A serious incident investigation report by the hospital trust found the standard of care provided with regard to observations and monitoring fell significantly short of expected standards and there was a “failure to rescue” when Tyrone’s condition deteriorated as a result of the excessive amounts of morphine.

“Over the years I ­sometimes thought Ty’s care was sub-standard,” says Lorraine.

“There were times when he was offered paracetamol when he needed morphine, or was made to wait ages for the correct treatment, prolonging his distress and pain.

“But I never imagined NHS care would kill him.

“Ty wouldn’t have died if the pump was set up correctly, monitored adequately or action was taken to save him when he deteriorated.”

The coroner ruled that his death was contributed to by neglect, recommending the hospital make improvements within 28 days, ensuring all staff were fully trained on sickle cell disease treatment.

Since Ty’s death, Northwick Park Hospital has also reinstated its specialist sickle cell unit, and extra training for staff has begun.

Last autumn, an inquiry by the All-Party Parliamentary Group on Sickle Cell and Thalassaemia called for major changes in care for sickle cell patients.

A report, No One’s Listening, was issued by the APPG and the Sickle Cell Society.

It included evidence showing there was widespread lack of adherence to national care standards and that awareness of sickle cell among healthcare professionals was low.

The report also highlighted negative attitudes towards patients, with evidence suggesting this could be underpinned by racism, due to the percentage of sufferers with an Afro-Caribbean heritage.

Patients reported often being treated with disrespect, not being believed or listened to, and not viewed as a priority by healthcare professionals, even when urgent care was needed.

Lorraine has now launched a legal investigation into Tyrone’s death, hoping to improve the care provided to sickle cell patients.
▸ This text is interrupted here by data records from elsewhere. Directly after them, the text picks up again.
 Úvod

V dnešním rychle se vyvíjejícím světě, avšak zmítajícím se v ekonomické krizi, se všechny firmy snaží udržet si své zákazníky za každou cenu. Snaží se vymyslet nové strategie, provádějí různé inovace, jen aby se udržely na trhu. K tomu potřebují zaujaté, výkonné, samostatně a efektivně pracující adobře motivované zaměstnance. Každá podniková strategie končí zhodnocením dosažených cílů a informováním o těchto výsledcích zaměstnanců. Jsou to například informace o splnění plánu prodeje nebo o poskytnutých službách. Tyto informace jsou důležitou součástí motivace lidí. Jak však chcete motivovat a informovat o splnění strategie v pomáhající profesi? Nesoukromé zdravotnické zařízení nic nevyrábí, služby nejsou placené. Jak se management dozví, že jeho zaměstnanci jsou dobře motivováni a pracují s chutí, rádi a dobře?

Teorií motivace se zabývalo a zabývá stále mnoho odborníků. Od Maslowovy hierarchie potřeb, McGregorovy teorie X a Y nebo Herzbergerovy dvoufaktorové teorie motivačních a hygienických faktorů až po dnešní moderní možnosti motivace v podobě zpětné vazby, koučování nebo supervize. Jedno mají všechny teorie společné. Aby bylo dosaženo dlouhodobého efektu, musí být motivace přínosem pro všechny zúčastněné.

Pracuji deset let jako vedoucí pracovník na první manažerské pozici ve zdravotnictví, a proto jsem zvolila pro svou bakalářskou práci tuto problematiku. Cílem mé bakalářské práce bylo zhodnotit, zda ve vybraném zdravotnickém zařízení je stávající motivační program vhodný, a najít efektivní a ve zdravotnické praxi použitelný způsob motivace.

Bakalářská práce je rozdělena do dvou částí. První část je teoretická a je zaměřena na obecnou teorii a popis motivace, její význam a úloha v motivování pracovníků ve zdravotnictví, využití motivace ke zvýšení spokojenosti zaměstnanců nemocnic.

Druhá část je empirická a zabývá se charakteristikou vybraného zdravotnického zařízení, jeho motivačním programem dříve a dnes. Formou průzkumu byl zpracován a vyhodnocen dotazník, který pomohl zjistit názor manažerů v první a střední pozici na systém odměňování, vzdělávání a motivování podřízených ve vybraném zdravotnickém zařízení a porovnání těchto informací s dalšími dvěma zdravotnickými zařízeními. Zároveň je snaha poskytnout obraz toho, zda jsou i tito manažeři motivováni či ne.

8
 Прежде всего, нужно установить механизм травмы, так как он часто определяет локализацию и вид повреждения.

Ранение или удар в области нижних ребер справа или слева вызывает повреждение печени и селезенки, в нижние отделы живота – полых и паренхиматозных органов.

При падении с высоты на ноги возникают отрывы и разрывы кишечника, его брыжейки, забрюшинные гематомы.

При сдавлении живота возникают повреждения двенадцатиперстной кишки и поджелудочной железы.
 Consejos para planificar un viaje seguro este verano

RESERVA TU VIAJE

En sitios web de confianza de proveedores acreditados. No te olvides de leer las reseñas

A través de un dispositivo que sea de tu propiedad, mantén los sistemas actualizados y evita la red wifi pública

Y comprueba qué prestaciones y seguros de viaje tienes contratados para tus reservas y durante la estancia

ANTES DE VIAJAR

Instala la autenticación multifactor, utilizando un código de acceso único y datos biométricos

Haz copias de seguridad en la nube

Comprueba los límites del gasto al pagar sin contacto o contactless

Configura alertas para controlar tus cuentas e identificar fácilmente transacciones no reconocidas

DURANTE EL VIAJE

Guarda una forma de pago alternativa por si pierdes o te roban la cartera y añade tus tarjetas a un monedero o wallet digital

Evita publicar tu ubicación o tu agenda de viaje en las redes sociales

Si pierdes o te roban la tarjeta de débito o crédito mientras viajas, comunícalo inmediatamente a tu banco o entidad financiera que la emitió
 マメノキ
Northwick Park Hospital in North London (James Veysey/Shutterstock)

“Ty was effectively euthanised, pumped with too many drugs, left without acceptable observations,” says Lorraine.

“It was the kitchen staff who raised the alarm that he was ­unresponsive, when they noticed his breakfast was untouched.

“In my opinion, the previous sickle cell unit at Northwick Park Hospital was disbanded without due diligence nor proper planning for what would happen to sickle cell patients afterwards.

“Many people in my community suffer with sickle cell disease, and I don’t want the same tragedy to happen to any of them.”

Dr Jon Baker, chief medical officer at London North West University Healthcare NHS Trust, said: “We offer our sincere condolences and unreserved ­apologies to Mr Airey’s family.

"We have carried out an internal investigation into the care and treatment Mr Airey received and fully accept his care fell below the standards we would expect.

“The Trust has taken on board all the concerns raised by the coroner along with recommendations to learn from what has happened to Mr Airey and prevent it from happening again.”

Lorraine is represented by law firm Leigh Day who are investigating a possible clinical negligence claim.